Document segment:
[Start of section]
Summary of the process of study selection for this systematic review.

A description of the included RCTs is shown in Tables 1 and 2. The included trials were respective single-center studies, conducted respectively in European countries (20,21) or South America (22,23). In all included trials, the study populations were comprised of disease-free TC survivors on thyrotropin (TSH) suppressive therapy, a mean or median of more than five years since diagnosis (20 –23). The interventions studied include: combination triiodothyronine (T3) with levothyroxine (L-T4) therapy (i.e., combination T3/T4 therapy) compared to L-T4 alone (one RCT) (20), reduction in degree of TSH suppression using L-T4 (euthyroid L-T4) compared to maintenance of TSH suppression (one RCT) (21), and supervised exercise compared to inactivity (two studies examining different fatigue outcomes in same population, considered as one RCT) (22,23). The duration of interventions ranged from five weeks (2) to six months (21). One of the included trials reported a TC subgroup analysis from a larger trial of combination T3/L-T4 therapy, in which individuals with chronic autoimmune thyroid disease had also been recruited (20,24). One trial recruited only women (20), whereas the others recruited women and men, with women representing the majority of participants (21 –23).

Table 1.

Characteristics of Study Populations in Included Randomized Controlled Trials

Author, year (reference) (single [S] or multicenter [M], country)	Demographic characteristics	Thyroid cancer disease and treatment characteristics	Comorbidities or other features	Number of thyroid cancer participants for whom results analyzed (number randomized)
Bunevicius et al. 2000 (20) (S, Lithuania)	Women, mean age 46.4 years (SD 9.5 years)	History of thyroid cancer (type unspecified) treated with total thyroidectomy and pretrial L-T4. No report of disease stage or current disease status. Mean duration of disease 63 (SD 58) months. Mean baseline TSH 0.09 (SD 0.11) mIU/L.	Excluded individuals with other significant comorbidities. The authors did not preselect patients according to symptoms.	15 thyroid cancer patients (17 thyroid cancer patients randomized as part of larger trial) (24)
Eustatia-Rutten et al. 2006 (21) (S, Netherlands)	Women and men, mean age 52 (SEM 10) years in the intervention group and 49 (SEM 7 years) in the control group	Differentiated thyroid cancer treated with total thyroidectomy, RAI remnant ablation, and TSH suppressive therapy for at least 10 years. Baseline TSH was <0.4 mIU/L. The median baseline TSH was 0.038 and 0.058 mIU/L in the respective intervention and control groups. There was no distant metastatic disease, and 33.3% (8/24) had positive lymph nodes at diagnosis. No evidence of current disease (negative RAI scan and undetectable thyroglobulin). Mean duration of TSH suppression was 12 (range 10–17) years.	Excluded individuals with medical or psychiatric illness history that could interfere with the study	24 thyroid cancer patients (29 randomized)
[End of section]
Records shown:
[Start of section]
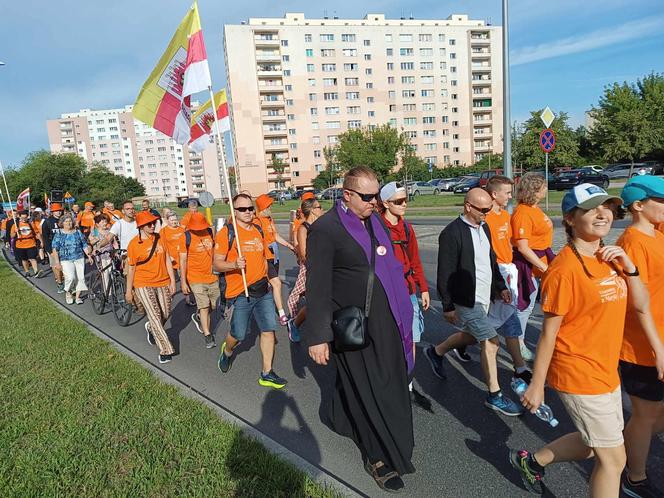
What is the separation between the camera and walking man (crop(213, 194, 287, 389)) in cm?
486

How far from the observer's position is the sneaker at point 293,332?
20.8ft

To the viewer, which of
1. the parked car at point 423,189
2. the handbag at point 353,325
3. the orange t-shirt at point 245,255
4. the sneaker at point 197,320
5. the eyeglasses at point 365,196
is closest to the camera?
the handbag at point 353,325

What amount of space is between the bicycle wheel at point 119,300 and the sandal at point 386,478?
5986 mm

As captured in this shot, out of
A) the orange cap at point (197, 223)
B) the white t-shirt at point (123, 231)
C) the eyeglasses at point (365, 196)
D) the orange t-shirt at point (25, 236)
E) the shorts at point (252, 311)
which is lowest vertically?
the shorts at point (252, 311)

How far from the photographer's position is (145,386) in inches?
187

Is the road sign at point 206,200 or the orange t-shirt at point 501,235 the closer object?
the orange t-shirt at point 501,235

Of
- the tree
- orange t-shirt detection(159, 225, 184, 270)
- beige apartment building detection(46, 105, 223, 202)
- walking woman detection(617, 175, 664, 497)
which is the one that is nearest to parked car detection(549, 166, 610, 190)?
the tree

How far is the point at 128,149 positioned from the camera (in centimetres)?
13962

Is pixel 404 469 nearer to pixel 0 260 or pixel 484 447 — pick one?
pixel 484 447

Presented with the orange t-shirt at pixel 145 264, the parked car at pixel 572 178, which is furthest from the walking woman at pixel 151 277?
the parked car at pixel 572 178

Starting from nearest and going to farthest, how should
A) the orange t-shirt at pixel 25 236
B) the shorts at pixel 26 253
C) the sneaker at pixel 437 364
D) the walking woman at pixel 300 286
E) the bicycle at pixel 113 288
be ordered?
the sneaker at pixel 437 364 → the walking woman at pixel 300 286 → the bicycle at pixel 113 288 → the orange t-shirt at pixel 25 236 → the shorts at pixel 26 253

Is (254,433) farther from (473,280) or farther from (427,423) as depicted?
[End of section]
Exercise set:
1: According to the review excerpt, in which country was the Bunevicius et al. 2000 trial conducted?
2: Repeat word for word the part of the review excerpt starting with "Characteristics of Study" and going on through "analyzed (number randomized)".

Solved tasks:
1: Lithuania

2:
Characteristics of Study Populations in Included Randomized Controlled Trials

Author, year (reference) (single [S] or multicenter [M], country)	Demographic characteristics	Thyroid cancer disease and treatment characteristics	Comorbidities or other features	Number of thyroid cancer participants for whom results analyzed (number randomized)